▶ PROVIDED TEXT:
Firebrands Hockey Club
- Full name: Firebrands Hockey Club
- League: West Men's Premier Women's England Hockey League
- Founded: 1940; 86 years ago
- Home ground: Clevedon Road (Firebrands HC & QEH Sports Ground)
- Website: Official website

= Firebrands Hockey Club =

English field hockey club

Firebrands Hockey Club sometimes called Bristol Firebrands is a field hockey club that is based at Firebrands Hockey Club on Clevedon Road in Failand, Bristol, England. The club was founded in 1940 and took the name Firebrands in 1947. The club runs five men's teams and six women's teams, in addition to various junior teams.

== History ==
The club were founded in 1940 as the Bristol Fire Service Hockey Club, formed by members of the auxiliary fire service and police regulars from the Bristol area. In 1947 the club changed its name to become the Firebrands Hockey Club and from 1947 played on the Portway until 1964.

Firebrands then spent three years at Brook Road in Speedwell until 1967 before moving to the current site in Failand, joining with the Optimists Cricket Club.

In 1985, Harry Iles a founder of the club died and in 1990 councillors refused an application for lighting at the pitch.

▶ TO BE DONE:
1. Edit the Firebrands Hockey Club text starting at "Firebrands then spent" and ending at "at the pitch.", changing "Optimists Cricket Club" to "Failand Cricket Club".
2. Under what name was Firebrands Hockey Club founded in 1940?
The material that comes after this is not needed for anything here.

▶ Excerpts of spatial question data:
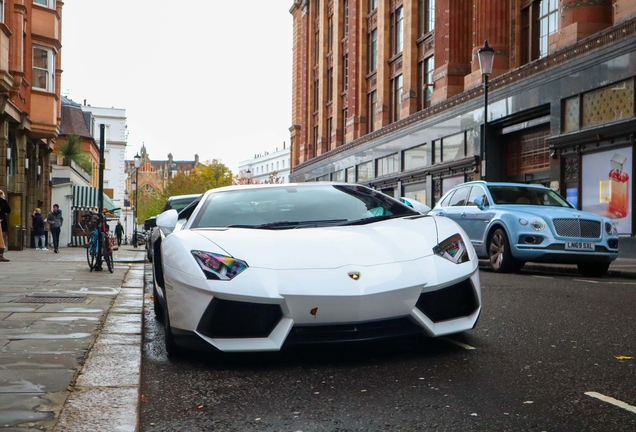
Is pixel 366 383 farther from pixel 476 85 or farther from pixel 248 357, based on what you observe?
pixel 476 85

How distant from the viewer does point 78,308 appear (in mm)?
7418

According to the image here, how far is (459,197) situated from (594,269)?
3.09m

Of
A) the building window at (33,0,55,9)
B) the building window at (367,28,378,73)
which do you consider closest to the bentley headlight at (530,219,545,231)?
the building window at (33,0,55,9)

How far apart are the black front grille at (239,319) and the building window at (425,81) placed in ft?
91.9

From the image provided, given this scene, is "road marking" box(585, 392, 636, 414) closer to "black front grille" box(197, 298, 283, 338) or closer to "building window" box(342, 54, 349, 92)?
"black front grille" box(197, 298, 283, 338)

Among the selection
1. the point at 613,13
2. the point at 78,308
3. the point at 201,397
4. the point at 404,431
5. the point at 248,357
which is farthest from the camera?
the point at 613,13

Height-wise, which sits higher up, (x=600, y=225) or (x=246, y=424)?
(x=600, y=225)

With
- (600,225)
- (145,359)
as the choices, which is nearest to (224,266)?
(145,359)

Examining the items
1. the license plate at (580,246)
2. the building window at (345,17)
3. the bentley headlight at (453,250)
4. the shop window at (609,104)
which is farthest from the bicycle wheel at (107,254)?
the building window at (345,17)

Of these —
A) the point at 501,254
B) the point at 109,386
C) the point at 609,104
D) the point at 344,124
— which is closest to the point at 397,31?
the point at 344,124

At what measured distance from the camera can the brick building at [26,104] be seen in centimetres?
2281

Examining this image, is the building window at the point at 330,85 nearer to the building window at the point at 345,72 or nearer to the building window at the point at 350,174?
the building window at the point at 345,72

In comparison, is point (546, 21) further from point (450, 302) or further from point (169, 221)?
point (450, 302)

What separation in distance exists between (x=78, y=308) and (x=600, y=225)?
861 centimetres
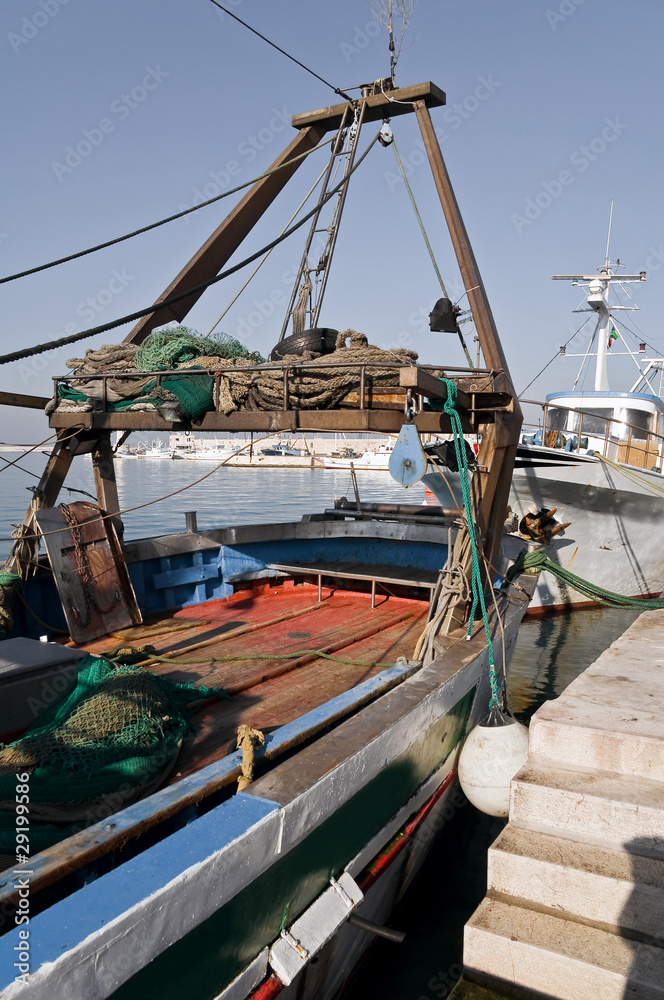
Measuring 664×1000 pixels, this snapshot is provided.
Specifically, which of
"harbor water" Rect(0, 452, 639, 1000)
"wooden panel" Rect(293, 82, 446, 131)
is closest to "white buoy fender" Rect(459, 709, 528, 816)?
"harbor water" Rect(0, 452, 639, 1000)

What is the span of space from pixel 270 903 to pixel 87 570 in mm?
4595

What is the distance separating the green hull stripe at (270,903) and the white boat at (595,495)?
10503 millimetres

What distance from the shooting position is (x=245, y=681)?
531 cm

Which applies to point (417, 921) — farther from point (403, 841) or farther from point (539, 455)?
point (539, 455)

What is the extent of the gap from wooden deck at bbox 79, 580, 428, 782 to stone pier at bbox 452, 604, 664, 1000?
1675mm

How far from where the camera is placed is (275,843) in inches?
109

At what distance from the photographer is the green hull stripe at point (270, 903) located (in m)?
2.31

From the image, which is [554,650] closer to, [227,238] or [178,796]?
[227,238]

==

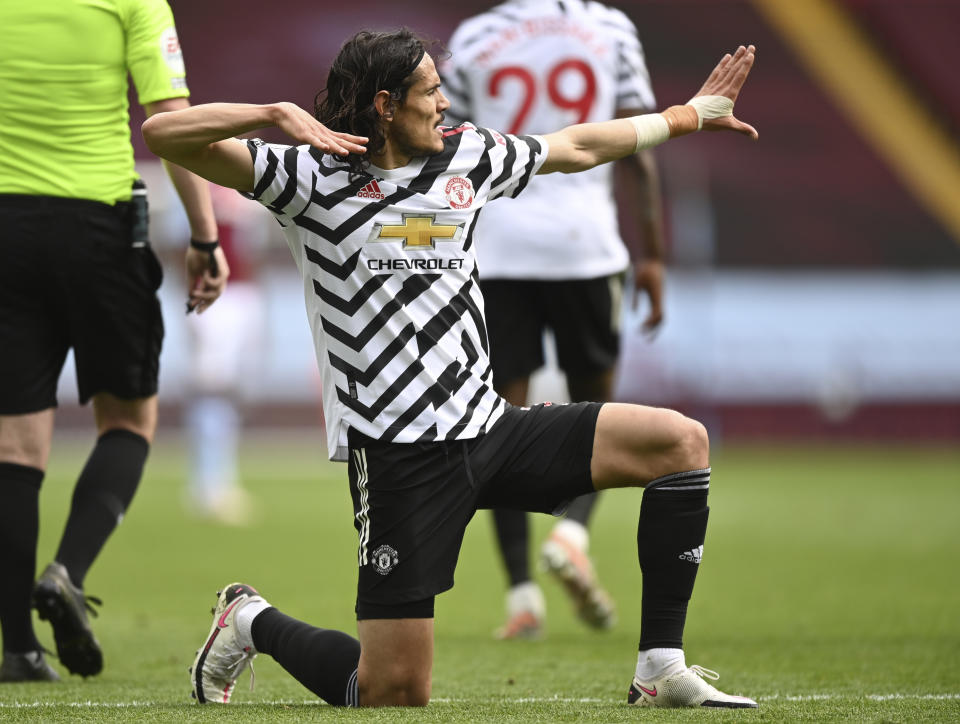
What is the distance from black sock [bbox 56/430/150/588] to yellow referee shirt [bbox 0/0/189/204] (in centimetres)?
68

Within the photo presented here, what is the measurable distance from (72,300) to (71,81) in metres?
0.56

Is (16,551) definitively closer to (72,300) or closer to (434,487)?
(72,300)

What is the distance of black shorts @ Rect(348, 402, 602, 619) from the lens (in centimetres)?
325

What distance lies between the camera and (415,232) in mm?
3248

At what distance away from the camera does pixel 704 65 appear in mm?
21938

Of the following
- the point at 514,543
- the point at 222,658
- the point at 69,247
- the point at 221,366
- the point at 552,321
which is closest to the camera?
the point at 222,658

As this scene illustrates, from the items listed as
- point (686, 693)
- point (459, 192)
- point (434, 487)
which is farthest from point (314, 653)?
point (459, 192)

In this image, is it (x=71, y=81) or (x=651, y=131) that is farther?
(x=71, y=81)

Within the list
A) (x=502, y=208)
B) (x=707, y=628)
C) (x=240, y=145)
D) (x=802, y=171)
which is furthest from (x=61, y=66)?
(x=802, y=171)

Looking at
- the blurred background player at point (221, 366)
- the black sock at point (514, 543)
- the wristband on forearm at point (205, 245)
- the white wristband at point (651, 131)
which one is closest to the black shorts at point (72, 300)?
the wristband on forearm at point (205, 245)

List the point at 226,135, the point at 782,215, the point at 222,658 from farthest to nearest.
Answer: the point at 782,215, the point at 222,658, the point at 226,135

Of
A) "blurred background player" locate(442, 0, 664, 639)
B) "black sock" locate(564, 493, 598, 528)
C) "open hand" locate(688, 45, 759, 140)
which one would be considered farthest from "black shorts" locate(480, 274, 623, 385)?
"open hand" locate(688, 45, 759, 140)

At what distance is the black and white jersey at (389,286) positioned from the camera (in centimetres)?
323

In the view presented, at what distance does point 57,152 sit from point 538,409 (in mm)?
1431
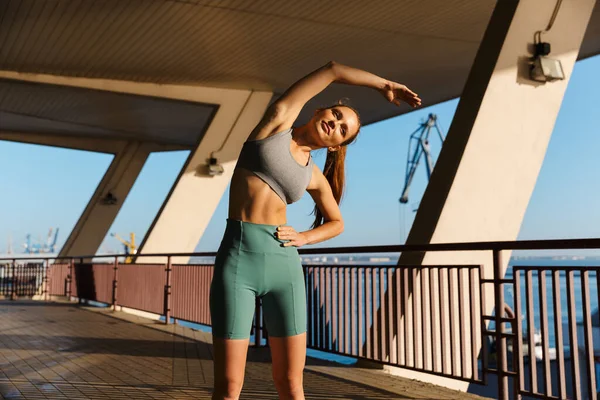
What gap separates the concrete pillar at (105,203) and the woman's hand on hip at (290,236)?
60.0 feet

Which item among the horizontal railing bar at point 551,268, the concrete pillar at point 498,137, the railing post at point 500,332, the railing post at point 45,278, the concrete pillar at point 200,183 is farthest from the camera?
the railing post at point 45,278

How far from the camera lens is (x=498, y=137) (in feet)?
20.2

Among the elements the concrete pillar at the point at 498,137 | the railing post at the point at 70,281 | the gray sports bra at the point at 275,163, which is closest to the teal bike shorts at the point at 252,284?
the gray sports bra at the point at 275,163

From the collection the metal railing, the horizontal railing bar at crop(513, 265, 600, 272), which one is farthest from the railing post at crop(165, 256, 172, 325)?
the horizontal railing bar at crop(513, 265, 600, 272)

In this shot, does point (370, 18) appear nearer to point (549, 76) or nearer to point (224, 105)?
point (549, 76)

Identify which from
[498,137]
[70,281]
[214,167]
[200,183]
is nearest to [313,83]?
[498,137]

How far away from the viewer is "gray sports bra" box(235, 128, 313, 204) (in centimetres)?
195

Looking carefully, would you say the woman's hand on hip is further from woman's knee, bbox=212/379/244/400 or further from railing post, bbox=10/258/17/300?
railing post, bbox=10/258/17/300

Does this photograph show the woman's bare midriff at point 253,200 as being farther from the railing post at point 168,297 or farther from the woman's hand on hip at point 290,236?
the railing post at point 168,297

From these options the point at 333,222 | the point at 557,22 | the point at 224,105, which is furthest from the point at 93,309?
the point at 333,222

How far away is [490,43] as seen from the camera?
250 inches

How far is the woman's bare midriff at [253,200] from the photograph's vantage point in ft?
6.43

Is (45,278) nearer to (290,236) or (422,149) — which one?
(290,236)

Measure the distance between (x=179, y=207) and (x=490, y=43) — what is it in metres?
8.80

▶ SOLUTION LIST:
1.
Firebrands then spent three years at Brook Road in Speedwell until 1967 before moving to the current site in Failand, joining with the Failand Cricket Club.

In 1985, Harry Iles a founder of the club died and in 1990 councillors refused an application for lighting at the pitch.

2. Bristol Fire Service Hockey Club